Sir Robert H. Inglis

said, there could he no doubt that a breach of privilege had been committed, and such a breach as ought to be punished in the usual manner; and it was, therefore, waste of time to oc- cupy the attention of the House further with the subject.

Mr. Shaw

disclaimed, on his own part, and on the part of his hon. friends, any intention of attributing to the right hon. Secretary (Mr. Stanley), that he had brought forward the subject with reference to the line of politics adopted by the paper in which the document appeared. Differing as he did from the right hon. Gentleman in politics, he was perfectly convinced that the right hon. Gentleman had not been biassed in any degree by the politics of the paper. His hon. friends considered, however, that it was a hard case to punish Mr. Sheehan for a breach of privilege, in publishing a Report of a Committee, when it was well known that breaches of privilege passed unnoticed every day. Without entering further into the general question, he wished to call attention to two points which appeared to be relied upon by the right hon. Secretary as aggravations of the offence. It was stated as an aggravation, that the report in question, though distributed amongst the Members of the Committee, had never been presented to that House; and the second circumstance was, an article which had been published in The Evening Mail, in reference to the pretended report. Now, as regarded the first point, it had not appeared that Mr. Sheehan was aware that the report had not been presented to the House; and as to the article which appeared in The Evening Mail, and which was printed subsequently to the publication of the report, there was no evidence that Mr. Sheehan had written that article. It was in evidence that he was the proprietor, but it did not appear that he was the editor; and he (Mr. Shaw) understood the fact to be that he was not the editor. He might have indiscreet friends in Dublin; but he was sure the right hon. Gentleman would not desire to visit that circumstance on Mr. Sheehan. He had merely thrown out these observations for the consideration of the right hon. Gentleman at the House.

Mr. O'Connell

—I wish to ask, whether it makes any difference that the document did not refer to any proceeding of this House?

The Speaker

said, that no Member of the House, who was not also a Member of the Committee, could have been presumed to know anything of the document which the resolution referred to.

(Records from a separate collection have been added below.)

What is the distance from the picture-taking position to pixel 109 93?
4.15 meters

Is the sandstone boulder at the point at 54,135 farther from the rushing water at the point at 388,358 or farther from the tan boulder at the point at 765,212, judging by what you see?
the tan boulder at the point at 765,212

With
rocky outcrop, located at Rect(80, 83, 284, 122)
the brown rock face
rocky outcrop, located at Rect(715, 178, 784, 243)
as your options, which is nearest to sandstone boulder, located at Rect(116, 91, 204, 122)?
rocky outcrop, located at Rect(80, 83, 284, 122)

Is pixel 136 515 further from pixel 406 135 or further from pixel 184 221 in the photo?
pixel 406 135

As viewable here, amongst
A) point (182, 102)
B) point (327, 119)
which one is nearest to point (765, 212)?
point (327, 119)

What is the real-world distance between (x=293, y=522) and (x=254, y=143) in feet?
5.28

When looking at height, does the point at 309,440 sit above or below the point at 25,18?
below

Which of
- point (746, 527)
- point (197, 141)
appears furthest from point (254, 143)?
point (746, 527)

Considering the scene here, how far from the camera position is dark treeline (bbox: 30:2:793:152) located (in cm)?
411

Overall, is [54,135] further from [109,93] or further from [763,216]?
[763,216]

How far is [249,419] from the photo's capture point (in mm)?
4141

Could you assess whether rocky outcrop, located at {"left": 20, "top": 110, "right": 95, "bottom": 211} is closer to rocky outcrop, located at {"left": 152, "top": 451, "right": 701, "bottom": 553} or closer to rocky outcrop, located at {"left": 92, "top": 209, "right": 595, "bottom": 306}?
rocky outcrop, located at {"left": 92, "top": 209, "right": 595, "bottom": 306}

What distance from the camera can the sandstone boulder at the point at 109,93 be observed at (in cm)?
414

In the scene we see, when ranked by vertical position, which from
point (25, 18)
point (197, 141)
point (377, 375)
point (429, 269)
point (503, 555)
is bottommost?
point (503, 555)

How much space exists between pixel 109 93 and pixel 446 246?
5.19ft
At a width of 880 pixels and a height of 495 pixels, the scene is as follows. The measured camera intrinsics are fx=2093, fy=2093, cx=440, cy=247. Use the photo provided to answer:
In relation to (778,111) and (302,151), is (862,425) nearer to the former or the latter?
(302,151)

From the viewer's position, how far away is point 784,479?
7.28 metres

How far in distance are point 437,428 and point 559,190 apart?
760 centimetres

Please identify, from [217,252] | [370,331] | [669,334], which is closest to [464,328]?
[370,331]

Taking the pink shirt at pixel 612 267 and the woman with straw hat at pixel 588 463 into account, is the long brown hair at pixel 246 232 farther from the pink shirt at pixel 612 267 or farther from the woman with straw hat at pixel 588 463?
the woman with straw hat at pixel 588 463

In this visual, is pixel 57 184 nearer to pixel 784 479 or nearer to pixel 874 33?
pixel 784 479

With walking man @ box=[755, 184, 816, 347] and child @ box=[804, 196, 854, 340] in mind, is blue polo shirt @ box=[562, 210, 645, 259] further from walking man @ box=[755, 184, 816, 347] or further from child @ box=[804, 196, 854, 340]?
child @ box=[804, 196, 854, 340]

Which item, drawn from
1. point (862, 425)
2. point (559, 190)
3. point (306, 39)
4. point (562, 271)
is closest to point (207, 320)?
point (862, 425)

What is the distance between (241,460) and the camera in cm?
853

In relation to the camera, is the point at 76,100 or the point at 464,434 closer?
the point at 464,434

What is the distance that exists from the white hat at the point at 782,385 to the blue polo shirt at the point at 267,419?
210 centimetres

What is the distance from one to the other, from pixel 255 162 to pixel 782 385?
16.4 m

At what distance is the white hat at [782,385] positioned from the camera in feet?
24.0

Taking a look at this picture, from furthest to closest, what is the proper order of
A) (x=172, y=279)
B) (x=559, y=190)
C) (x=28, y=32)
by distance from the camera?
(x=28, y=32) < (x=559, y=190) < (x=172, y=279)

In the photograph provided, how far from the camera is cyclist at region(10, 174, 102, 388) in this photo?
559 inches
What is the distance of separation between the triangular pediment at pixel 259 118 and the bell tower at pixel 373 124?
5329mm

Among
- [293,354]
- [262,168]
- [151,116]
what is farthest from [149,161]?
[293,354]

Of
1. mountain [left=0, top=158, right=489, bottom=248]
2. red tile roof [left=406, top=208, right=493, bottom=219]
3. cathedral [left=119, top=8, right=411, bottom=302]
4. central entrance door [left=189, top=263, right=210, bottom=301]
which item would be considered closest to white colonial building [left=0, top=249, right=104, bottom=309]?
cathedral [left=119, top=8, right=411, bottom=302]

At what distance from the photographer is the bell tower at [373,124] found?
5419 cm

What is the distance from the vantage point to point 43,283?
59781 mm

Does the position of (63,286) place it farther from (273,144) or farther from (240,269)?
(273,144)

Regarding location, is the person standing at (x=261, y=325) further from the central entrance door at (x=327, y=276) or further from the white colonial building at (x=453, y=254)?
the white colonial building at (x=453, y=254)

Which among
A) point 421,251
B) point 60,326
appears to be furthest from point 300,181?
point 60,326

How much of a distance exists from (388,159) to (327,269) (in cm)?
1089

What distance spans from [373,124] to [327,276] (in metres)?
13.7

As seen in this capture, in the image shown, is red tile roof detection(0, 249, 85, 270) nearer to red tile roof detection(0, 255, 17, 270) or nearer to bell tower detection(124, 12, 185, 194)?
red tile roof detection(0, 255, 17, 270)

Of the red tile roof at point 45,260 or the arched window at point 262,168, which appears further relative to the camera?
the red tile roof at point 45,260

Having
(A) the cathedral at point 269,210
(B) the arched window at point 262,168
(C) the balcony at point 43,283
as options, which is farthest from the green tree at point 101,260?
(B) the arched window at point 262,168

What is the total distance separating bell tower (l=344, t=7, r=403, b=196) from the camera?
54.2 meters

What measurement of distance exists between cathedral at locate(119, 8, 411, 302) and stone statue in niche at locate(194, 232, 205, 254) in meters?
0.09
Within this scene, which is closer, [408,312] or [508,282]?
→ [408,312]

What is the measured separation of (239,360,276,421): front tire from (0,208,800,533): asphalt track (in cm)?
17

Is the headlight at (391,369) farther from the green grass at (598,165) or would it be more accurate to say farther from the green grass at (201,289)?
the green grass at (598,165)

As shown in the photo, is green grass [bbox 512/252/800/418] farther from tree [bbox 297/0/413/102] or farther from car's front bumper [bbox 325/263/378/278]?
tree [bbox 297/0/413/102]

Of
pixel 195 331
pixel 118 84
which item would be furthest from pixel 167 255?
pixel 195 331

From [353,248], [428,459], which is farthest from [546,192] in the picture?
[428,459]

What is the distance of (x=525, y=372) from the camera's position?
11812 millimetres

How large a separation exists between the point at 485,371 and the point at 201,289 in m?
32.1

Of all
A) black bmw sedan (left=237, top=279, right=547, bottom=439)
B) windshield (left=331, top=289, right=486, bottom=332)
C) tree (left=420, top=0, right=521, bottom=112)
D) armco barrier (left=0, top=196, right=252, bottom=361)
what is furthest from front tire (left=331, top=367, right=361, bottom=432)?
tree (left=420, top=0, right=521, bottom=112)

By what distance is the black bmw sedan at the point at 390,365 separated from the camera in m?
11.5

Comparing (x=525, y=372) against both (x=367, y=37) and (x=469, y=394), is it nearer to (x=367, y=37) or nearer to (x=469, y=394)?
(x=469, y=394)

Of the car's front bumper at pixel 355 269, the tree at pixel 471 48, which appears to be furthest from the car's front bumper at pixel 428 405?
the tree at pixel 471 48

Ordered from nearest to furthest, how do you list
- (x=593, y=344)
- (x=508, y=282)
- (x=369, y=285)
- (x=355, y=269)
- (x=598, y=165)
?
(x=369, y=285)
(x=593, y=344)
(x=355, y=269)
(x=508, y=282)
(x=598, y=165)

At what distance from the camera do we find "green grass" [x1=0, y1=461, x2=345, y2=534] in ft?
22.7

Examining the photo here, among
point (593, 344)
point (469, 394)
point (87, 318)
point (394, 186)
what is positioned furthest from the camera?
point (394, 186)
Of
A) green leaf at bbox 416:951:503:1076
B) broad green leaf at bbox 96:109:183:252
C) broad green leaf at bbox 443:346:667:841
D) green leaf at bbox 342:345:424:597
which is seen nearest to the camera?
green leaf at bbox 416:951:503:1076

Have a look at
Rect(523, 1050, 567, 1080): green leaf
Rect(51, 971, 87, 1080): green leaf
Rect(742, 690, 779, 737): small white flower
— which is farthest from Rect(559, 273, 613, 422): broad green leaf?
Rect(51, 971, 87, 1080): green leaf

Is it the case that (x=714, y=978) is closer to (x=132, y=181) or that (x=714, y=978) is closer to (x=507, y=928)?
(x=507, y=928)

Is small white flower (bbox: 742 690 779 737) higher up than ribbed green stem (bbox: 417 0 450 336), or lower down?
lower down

The question on the Resolution agreed to.

Mr. Stanley

said, that, looking to all the circumstances of the case, be felt bound to follow up the Resolution which had just been agreed to, by moving that Mr. Sheehan should be committed to the custody of the Serjeant-at-Arms. He thought it was also better that the officers concerned in printing and distributing the Reports of Committees should be in attendance to-morrow evening, in order that, if Mr. Sheehan persisted—as he (Mr. Stanley) trusted he would not do, upon better reflection—in concealing the means by which he became possessed of the document, they might endeavour to trace it out by a strict examination.

Ordered accordingly.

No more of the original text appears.